Source text >>
= = = = =
Although effective (and rather ingenious) nonblocking algorithms do exist for ordered 
list-based sets (see e.g., T. Harris, A Pragmatic Implementation of Non-blocking 
Linked Lists, In Proc. 15th International Symposium on Distributed Computing 
(2001); and M. Michael, High Performance Dynamic Lock-free Hash Tables and List- 
based Sets, In Proc. 14th Annual ACM Symposium on Parallel Algorithms and 
Architectures, pages 73-82 (2002)), these algorithms do not generalize easily to 
arbitrary linked data structures. For example, it is not clear how to modify these 
algorithms to implement multisets. 

[1041] By employing KCSS instead of CAS, we can simplify the design of 
arbitrary nonblocking linked-list operations. In particular, KCSS allows us to confirm 
that other pointers of the illustrated lists remain unchanged at a linearization point at 
which we atomically perform the single swap used to effectuate the insert or delete 
operation. Furthermore, more complex data structures may also be supported.
= = = = =
Record set >>
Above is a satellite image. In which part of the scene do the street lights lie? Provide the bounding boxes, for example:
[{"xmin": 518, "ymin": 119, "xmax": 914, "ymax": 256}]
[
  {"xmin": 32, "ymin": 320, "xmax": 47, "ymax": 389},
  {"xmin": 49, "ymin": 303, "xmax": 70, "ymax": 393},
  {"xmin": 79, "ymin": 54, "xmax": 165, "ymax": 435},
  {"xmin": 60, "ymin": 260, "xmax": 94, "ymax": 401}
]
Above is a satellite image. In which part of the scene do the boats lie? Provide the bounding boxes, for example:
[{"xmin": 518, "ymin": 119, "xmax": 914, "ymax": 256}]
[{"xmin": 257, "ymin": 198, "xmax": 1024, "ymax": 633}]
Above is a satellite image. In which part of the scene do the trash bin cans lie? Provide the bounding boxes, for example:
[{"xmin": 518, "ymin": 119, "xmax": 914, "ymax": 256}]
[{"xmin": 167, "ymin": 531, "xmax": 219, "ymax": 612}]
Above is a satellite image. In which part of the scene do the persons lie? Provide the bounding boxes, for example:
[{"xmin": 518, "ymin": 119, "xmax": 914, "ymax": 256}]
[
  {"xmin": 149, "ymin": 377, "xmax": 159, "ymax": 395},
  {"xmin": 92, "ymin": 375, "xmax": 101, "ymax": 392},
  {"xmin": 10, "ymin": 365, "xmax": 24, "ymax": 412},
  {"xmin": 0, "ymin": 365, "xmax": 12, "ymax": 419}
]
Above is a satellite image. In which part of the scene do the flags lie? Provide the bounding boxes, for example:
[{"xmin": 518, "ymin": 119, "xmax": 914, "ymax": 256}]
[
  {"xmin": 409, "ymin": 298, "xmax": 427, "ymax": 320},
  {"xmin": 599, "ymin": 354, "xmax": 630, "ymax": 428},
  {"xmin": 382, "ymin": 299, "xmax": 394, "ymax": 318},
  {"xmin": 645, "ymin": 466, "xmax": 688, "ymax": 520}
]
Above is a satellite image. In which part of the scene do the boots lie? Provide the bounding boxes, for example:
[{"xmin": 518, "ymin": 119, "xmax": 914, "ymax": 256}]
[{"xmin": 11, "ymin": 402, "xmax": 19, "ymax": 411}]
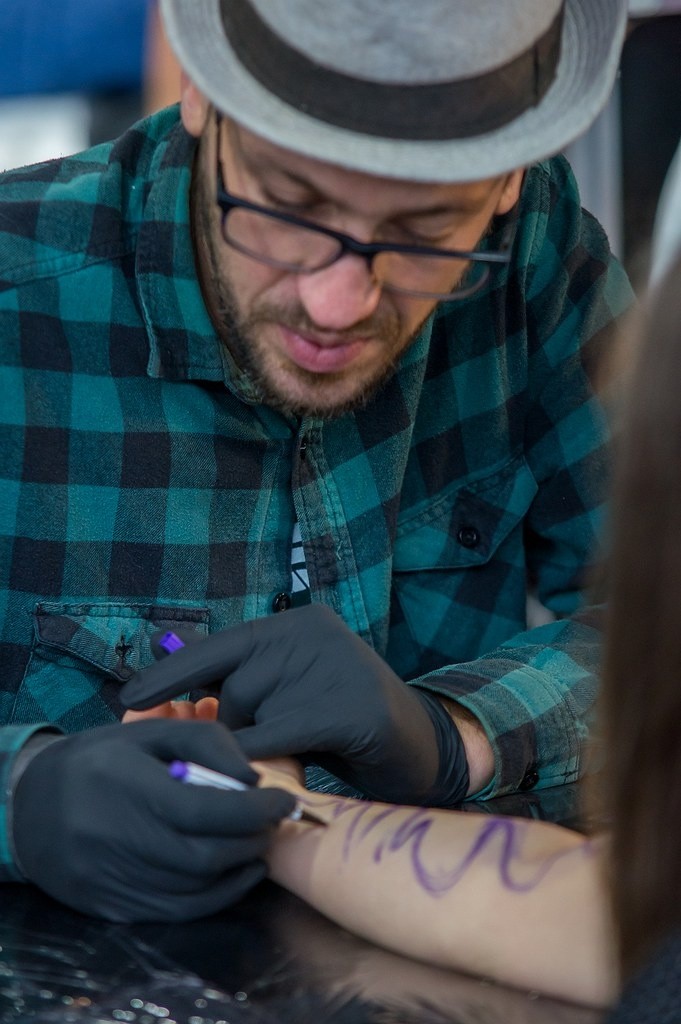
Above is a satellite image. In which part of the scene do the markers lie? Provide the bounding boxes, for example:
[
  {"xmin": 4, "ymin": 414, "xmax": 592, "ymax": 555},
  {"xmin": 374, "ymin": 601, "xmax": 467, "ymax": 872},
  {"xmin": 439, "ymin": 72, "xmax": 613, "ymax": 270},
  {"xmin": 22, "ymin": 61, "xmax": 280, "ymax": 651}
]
[{"xmin": 170, "ymin": 762, "xmax": 327, "ymax": 827}]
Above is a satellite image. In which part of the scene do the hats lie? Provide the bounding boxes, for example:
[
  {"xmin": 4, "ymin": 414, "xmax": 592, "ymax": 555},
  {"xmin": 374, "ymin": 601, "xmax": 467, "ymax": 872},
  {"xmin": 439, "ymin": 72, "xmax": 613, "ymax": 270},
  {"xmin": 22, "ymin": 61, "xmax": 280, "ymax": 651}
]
[{"xmin": 159, "ymin": 0, "xmax": 628, "ymax": 185}]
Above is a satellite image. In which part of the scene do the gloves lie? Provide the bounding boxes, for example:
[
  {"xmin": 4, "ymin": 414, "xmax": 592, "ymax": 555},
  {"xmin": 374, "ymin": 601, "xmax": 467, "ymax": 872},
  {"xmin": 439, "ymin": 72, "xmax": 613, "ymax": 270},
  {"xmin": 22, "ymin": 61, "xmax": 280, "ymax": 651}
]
[
  {"xmin": 11, "ymin": 719, "xmax": 296, "ymax": 926},
  {"xmin": 117, "ymin": 603, "xmax": 469, "ymax": 812}
]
= = = = =
Things to do >>
1. Please answer these questions from the passage on nonblocking linked lists:
(a) What data structure is given as an example that the existing list-based algorithms cannot easily be modified to implement?
(b) On which pages does the cited paper by M. Michael appear?
(c) What operation is KCSS used in place of to simplify the design of linked-list operations?
2. Reproduce the part of the passage on nonblocking linked lists starting with "Although effective (and" and going on through "to implement multisets.".

Answers to the exercises >>
1.
(a) Multisets.
(b) Pages 73-82.
(c) CAS.

2.
Although effective (and rather ingenious) nonblocking algorithms do exist for ordered 
list-based sets (see e.g., T. Harris, A Pragmatic Implementation of Non-blocking 
Linked Lists, In Proc. 15th International Symposium on Distributed Computing 
(2001); and M. Michael, High Performance Dynamic Lock-free Hash Tables and List- 
based Sets, In Proc. 14th Annual ACM Symposium on Parallel Algorithms and 
Architectures, pages 73-82 (2002)), these algorithms do not generalize easily to 
arbitrary linked data structures. For example, it is not clear how to modify these 
algorithms to implement multisets.